After flying under the radar for almost 10 years, Paul Mac has returned with his newest album, Holiday From Me. GABBI JOHNSTON reports.
Since the release of his album, Panic Room, in 2005, Paul Mac – Australian electronic pop musician, singer-songwriter and producer – has spent the decade touring, DJing, writing and collaborating on the way to some of his best music yet.
However, he has also spent a lot of his time over that period assisting with other people’s music as well. `The Sydneysider has taken a particular interest in composing music for theatre and film scores, including for Kath And Kimderella. He’s also toured through Europe with his underground project, Stereogamous, and worked with huge Aussie pop names like Kylie Minogue and Sia.
It seems a long time since the release of Panic Room, yet Mac began the early stages of Holiday From Me way back while he was recording and touring with Daniel Johns as The Dissociatives. After putting together musical sketches in tour buses and hotel rooms, he started looking for people to collaborate with and began to record demos.
“I ask people that I really like to help out,” Mac says of his creative process. “Sometimes I come up with a really good verse but no chorus yet, or a good chorus but no verse, so I just invite people I really like to get involved … I guess I don’t work with people I don’t like, or people I think are fake. So I kind of adore everybody on the album because I really believe in them as musicians.”

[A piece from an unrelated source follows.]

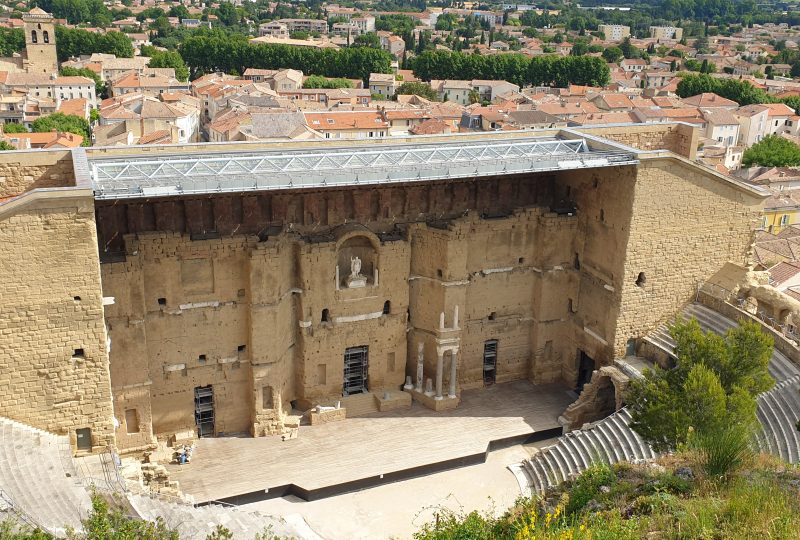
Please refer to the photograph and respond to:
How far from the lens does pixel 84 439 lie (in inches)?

Mac describes the album as very “break up-y”, as he explored ways to express how he felt about his own break-up during the early stages of the record. When talking to a friend one day, he found himself still hung up on his ex-boyfriend – to which his friend replied, ‘Why are you so upset? He’s just an idiot’. With that conversation in mind, Mac later met up with Megan Washington and said, ‘Okay, let’s write a song called Idiot’.”
Later on came the suggestion Mac collaborate with Kira Puru. After going to one of her shows, Mac invited her to record a song, and then another. “I really loved meeting Kira Puru, and now that we’re doing shows together, it’s been really cool to get to know her,” says Mac. “She’s really fresh.”
Mac’s collaboration with Brendan Maclean, meanwhile, came about in a more 21st century manner. After meeting on Twitter and catching up for a beer, the two started hanging out and recording demos. One day, while former Faker frontman, Nathan Hudson, was also in town, the trio decided to write a “gay duet” based on the first night you meet someone at a pub and all the dumb questions you ask them. It’s called Frequently Asked Questions.
“It’s like trying different singers, different songs and different angles,” says Mac. “So this album is way more pumping, way more electronic and techy, but it’s still got my thing over the top.”
Yet the question remains: why did we have to wait 10 years before Mac finally released his next album? “You know, I’m such a perfectionist,” he says. “I thought it was finished four years ago, but then I was like, ‘Nah, nah, I’m gonna keep going’.
Then two years ago I thought it was finished, then finally this time around I thought, ‘Yeah. I wouldn’t change a note now’. It’s cool, I really love this album. It’s just Paul Mac.”